2. Surgery that removes the ovaries (oophorectomy). Your ovaries produce hormones, including estrogen and progesterone, that regulate the menstrual cycle. Surgery to remove your ovaries causes immediate menopause. Your periods stop, and you're likely to have hot flashes and experience other menopausal signs and symptoms. Signs and symptoms can be severe, as hormonal changes occur abruptly rather than gradually over several years. Surgery that removes your uterus but not your ovaries (hysterectomy) usually doesn't cause immediate menopause. Although you no longer have periods, your ovaries still release eggs and produce estrogen and progesterone.

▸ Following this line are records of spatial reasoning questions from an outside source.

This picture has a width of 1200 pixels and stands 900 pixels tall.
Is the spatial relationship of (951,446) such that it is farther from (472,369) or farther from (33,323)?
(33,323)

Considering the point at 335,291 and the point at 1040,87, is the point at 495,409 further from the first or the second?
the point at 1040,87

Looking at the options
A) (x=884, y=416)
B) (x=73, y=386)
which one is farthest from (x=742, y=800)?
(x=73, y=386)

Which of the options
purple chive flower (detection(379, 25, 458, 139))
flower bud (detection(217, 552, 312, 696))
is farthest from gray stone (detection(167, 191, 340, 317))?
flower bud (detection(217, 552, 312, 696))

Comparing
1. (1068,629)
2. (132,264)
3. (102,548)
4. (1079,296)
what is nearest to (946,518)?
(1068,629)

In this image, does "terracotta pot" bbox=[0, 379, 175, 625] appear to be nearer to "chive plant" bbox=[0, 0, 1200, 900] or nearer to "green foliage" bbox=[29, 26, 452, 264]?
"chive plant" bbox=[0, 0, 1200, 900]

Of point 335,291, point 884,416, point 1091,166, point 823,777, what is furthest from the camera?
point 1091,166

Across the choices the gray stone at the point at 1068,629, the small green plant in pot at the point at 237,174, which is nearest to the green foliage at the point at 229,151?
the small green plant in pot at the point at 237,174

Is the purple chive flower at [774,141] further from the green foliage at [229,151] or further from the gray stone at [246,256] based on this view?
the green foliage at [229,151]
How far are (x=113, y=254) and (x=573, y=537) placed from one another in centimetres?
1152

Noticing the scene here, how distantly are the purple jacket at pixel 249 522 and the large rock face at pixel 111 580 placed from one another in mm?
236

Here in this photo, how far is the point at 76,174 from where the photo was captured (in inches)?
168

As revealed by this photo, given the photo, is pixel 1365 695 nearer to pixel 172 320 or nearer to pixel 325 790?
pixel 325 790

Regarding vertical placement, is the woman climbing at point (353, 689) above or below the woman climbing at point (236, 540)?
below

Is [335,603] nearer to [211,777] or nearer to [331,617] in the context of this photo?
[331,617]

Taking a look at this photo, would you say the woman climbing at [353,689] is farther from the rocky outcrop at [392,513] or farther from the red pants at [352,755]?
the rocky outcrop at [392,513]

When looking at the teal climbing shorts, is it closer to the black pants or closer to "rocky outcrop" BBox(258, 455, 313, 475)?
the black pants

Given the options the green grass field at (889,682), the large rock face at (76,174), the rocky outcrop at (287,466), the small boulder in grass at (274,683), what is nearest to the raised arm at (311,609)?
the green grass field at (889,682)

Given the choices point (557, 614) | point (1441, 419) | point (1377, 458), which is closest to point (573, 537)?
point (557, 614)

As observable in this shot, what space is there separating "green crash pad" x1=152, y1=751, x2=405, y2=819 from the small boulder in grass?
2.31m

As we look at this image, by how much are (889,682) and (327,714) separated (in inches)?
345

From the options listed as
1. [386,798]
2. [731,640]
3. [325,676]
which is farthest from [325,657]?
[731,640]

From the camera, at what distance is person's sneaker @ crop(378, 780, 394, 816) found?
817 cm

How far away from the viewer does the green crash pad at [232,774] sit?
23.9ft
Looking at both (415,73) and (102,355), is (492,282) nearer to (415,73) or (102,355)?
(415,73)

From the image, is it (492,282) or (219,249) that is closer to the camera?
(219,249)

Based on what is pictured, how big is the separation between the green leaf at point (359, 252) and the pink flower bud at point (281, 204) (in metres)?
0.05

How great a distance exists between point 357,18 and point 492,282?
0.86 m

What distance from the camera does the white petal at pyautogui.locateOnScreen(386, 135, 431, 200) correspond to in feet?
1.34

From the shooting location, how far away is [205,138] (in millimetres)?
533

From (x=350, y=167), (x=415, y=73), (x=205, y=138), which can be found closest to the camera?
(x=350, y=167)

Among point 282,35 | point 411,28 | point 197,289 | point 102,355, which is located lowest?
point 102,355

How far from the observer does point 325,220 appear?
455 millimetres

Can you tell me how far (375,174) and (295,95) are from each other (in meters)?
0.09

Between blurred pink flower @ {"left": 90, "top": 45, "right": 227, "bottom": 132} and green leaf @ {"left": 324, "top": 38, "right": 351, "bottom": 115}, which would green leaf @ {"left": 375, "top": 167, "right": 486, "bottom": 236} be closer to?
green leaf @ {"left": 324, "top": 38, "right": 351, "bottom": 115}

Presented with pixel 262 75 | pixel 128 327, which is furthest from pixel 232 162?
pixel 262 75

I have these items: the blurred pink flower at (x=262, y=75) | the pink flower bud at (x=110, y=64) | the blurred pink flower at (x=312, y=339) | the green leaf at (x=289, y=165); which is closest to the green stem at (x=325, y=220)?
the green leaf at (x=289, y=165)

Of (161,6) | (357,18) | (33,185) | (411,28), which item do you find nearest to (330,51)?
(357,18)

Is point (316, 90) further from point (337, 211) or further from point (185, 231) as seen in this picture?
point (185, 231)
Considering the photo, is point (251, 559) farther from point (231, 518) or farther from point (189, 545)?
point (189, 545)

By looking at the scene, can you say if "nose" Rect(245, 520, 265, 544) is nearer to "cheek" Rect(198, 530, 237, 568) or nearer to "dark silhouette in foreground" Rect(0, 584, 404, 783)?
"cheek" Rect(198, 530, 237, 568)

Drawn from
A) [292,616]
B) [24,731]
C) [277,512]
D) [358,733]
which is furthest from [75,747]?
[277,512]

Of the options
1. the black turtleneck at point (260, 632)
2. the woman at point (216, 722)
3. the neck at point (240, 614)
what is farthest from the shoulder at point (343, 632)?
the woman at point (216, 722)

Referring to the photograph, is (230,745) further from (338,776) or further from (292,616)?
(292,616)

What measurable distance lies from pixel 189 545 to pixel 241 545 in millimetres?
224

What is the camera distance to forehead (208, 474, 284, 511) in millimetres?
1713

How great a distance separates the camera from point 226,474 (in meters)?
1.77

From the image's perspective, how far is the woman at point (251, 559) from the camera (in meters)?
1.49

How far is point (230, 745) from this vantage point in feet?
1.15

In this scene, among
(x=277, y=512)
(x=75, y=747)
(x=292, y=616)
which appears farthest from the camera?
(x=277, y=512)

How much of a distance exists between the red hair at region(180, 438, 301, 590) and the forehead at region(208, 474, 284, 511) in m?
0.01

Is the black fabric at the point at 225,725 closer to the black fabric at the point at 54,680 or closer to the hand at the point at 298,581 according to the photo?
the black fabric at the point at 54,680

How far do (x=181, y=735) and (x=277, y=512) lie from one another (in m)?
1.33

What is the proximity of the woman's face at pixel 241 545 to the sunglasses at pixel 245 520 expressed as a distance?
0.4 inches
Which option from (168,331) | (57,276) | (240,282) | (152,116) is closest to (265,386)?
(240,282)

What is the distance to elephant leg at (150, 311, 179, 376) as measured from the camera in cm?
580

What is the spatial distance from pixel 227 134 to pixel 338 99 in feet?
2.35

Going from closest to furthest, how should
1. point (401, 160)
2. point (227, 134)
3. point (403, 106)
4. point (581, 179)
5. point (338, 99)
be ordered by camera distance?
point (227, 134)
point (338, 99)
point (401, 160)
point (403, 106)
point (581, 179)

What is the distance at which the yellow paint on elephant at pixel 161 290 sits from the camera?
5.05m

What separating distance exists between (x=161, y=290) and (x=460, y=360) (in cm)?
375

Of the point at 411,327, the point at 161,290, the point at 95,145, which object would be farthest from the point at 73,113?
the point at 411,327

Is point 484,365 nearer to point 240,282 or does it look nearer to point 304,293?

3. Chemotherapy and radiation therapy. These cancer therapies can induce menopause, causing symptoms such as hot flashes during or shortly after the course of treatment. The halt to menstruation (and fertility) is not always permanent following chemotherapy, so birth control measures may still be desired. Radiation therapy only affects ovarian function if radiation is directed at the ovaries. Radiation therapy on other parts of the body, such as breast tissue or the head and neck, won't affect menopause.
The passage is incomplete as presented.